§ **Problem description**
Only the lines from the one containing "externalisation paie" to the end of the records belong in the copy. Reproduce them word for word and drop the pictures.
*** Opening of Excerpted data ***
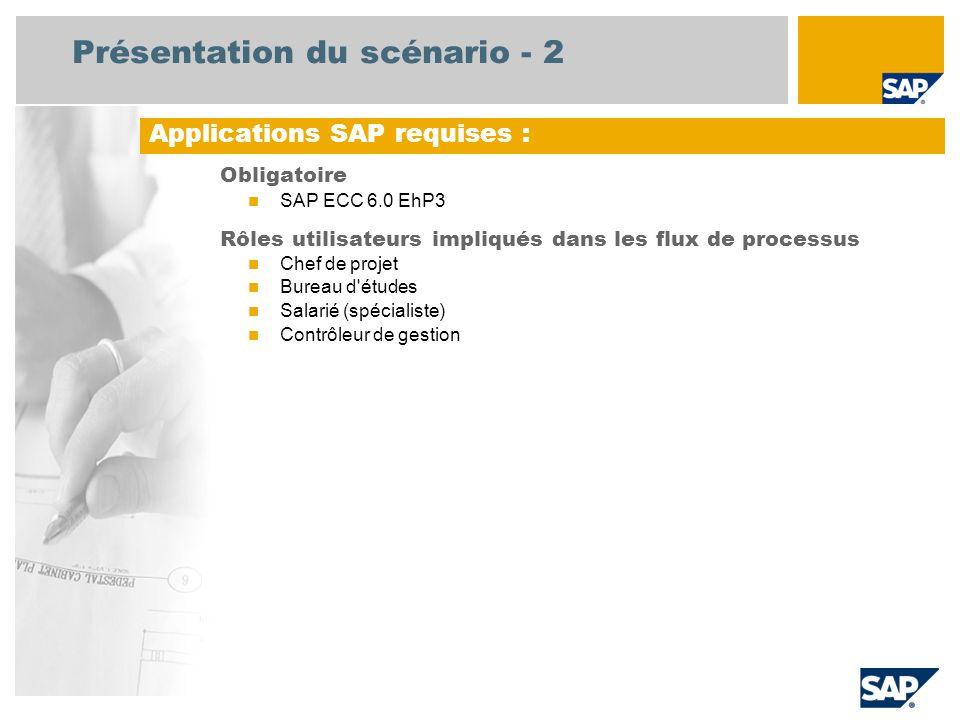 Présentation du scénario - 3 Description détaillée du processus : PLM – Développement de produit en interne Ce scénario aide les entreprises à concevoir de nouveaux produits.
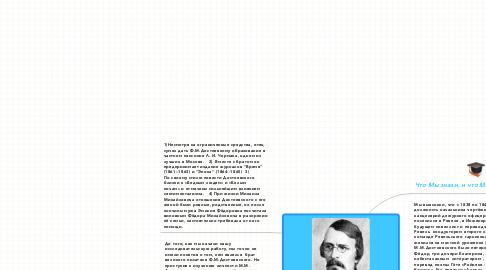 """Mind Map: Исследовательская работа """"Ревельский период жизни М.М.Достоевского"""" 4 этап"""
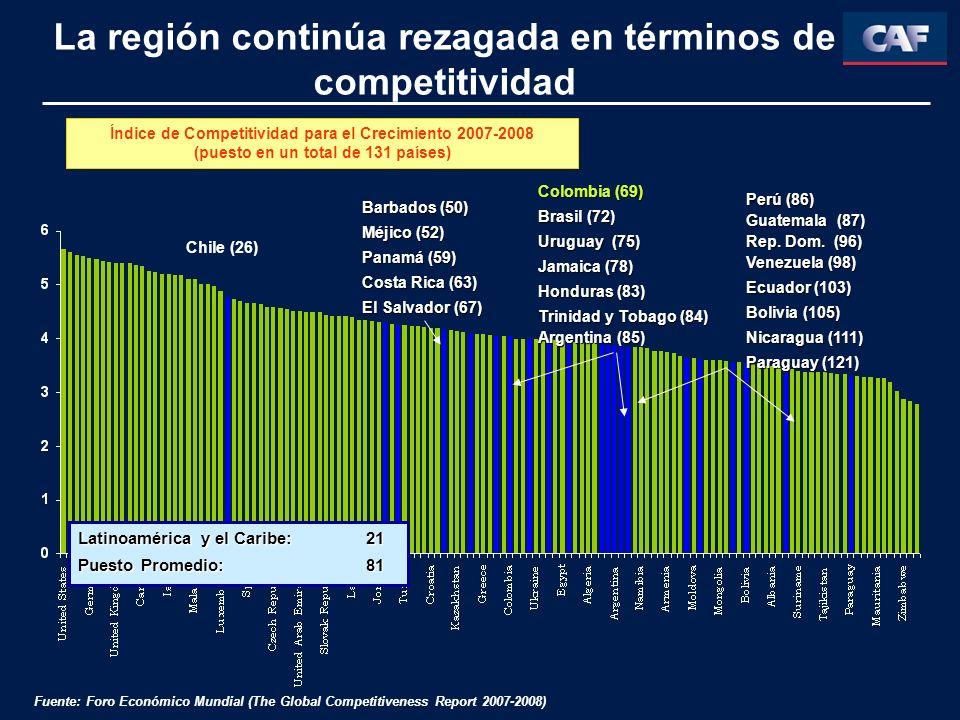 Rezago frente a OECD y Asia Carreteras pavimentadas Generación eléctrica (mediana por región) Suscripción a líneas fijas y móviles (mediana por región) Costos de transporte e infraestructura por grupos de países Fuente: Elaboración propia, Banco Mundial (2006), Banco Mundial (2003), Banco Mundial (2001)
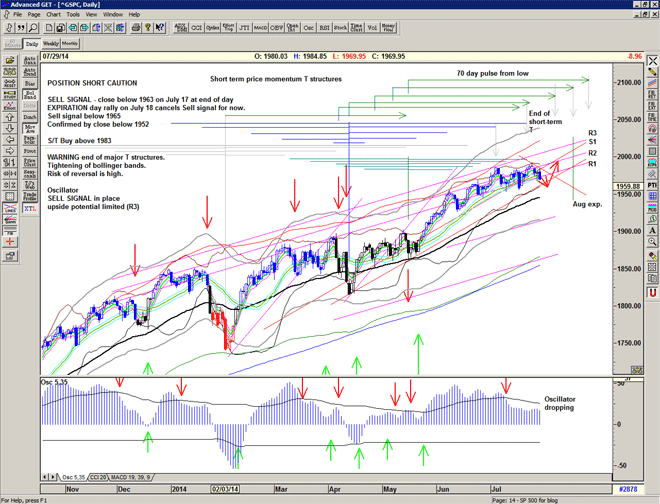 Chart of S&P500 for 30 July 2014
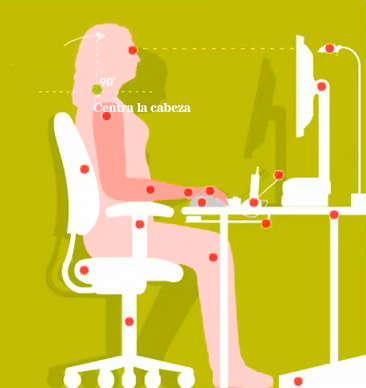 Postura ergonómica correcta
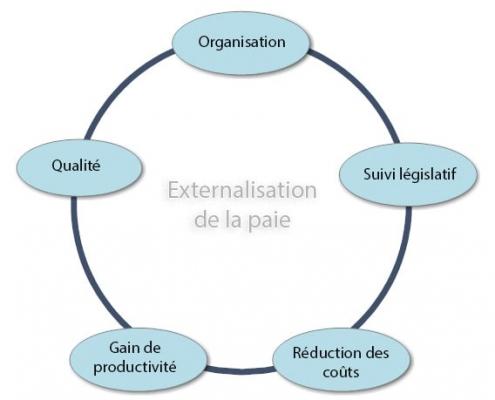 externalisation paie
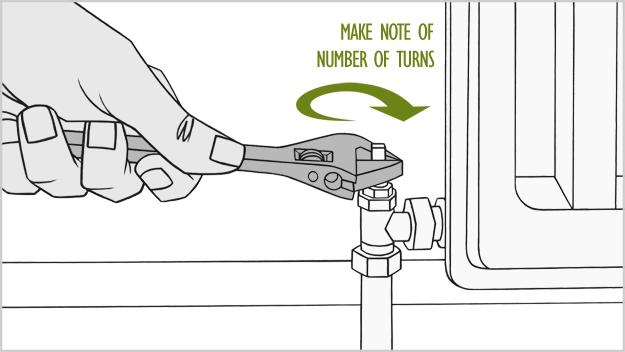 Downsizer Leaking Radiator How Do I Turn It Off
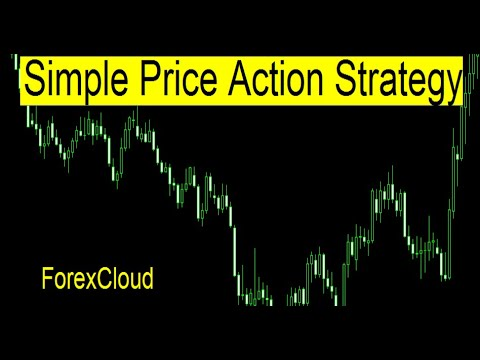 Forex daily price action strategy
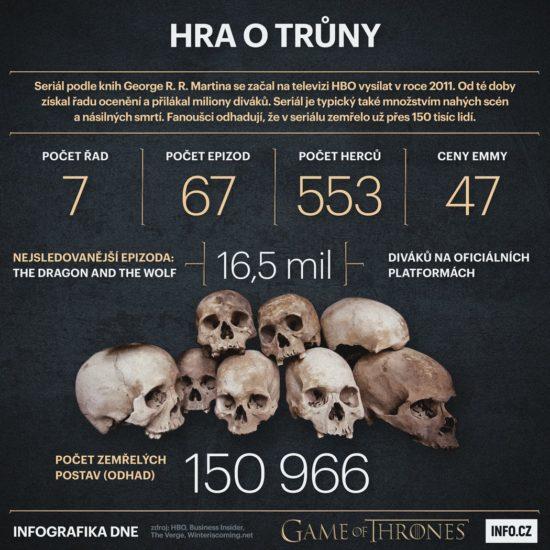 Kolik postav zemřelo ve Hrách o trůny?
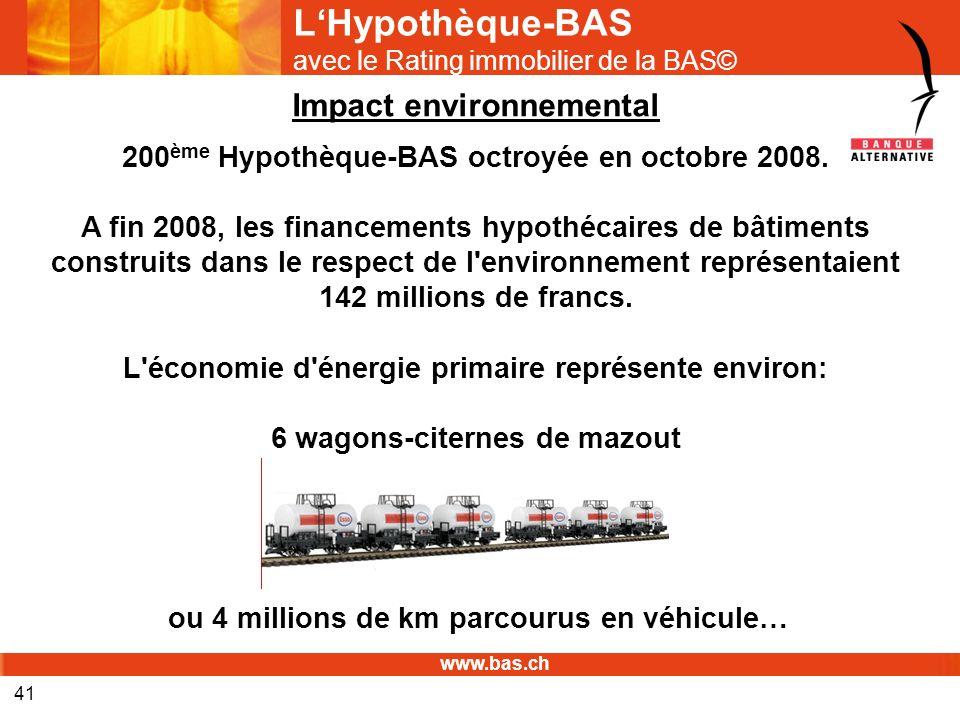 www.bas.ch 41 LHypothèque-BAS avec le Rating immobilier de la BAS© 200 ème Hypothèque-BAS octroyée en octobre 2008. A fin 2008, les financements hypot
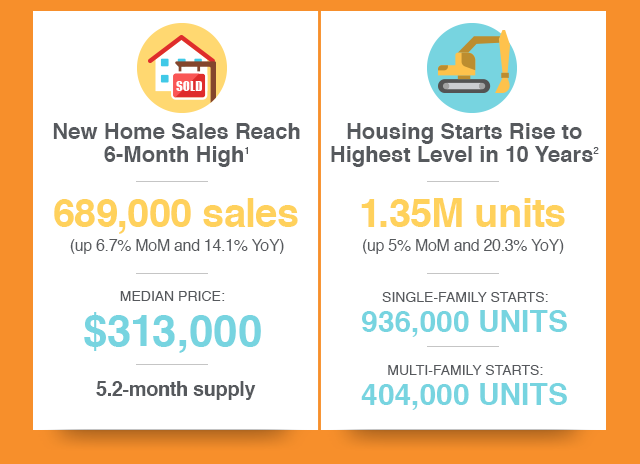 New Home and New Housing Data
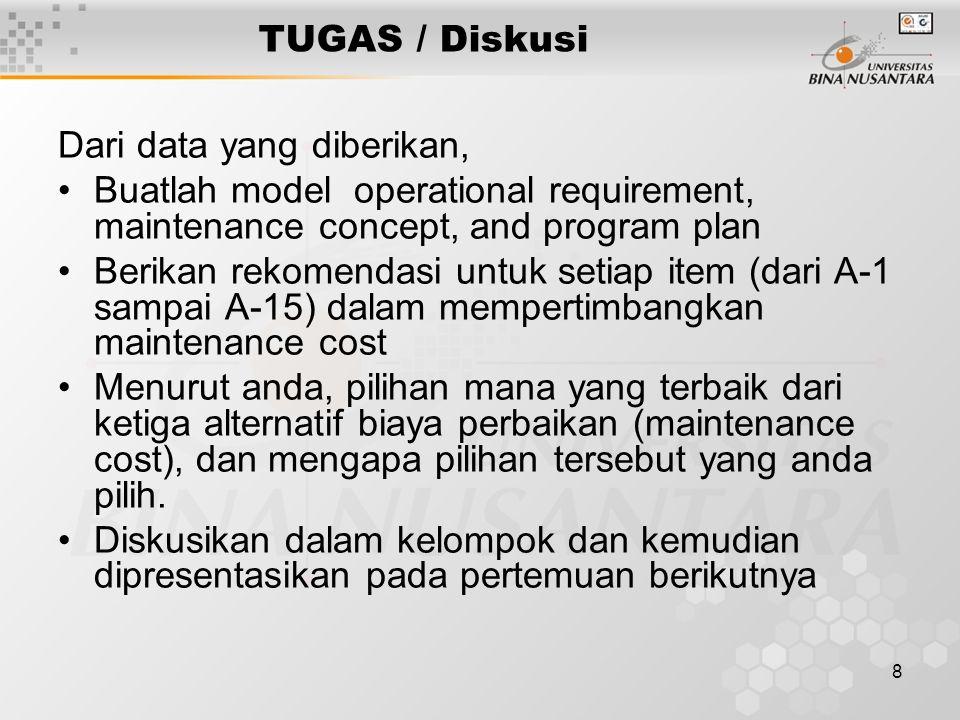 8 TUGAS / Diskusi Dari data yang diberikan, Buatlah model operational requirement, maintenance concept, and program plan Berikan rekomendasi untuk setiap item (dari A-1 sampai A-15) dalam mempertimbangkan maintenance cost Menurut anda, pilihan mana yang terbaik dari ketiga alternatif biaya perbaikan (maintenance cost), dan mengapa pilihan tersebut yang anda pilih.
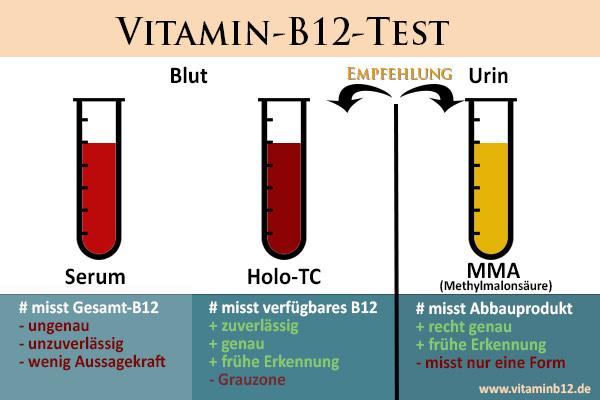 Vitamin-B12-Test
*** Close of Excerpted data ***
§ **Reply**
 externalisation paie
 Downsizer Leaking Radiator How Do I Turn It Off
 Forex daily price action strategy
 Kolik postav zemřelo ve Hrách o trůny?
 www.bas.ch 41 LHypothèque-BAS avec le Rating immobilier de la BAS© 200 ème Hypothèque-BAS octroyée en octobre 2008. A fin 2008, les financements hypot
 New Home and New Housing Data
 8 TUGAS / Diskusi Dari data yang diberikan, Buatlah model operational requirement, maintenance concept, and program plan Berikan rekomendasi untuk setiap item (dari A-1 sampai A-15) dalam mempertimbangkan maintenance cost Menurut anda, pilihan mana yang terbaik dari ketiga alternatif biaya perbaikan (maintenance cost), dan mengapa pilihan tersebut yang anda pilih.
 Vitamin-B12-Test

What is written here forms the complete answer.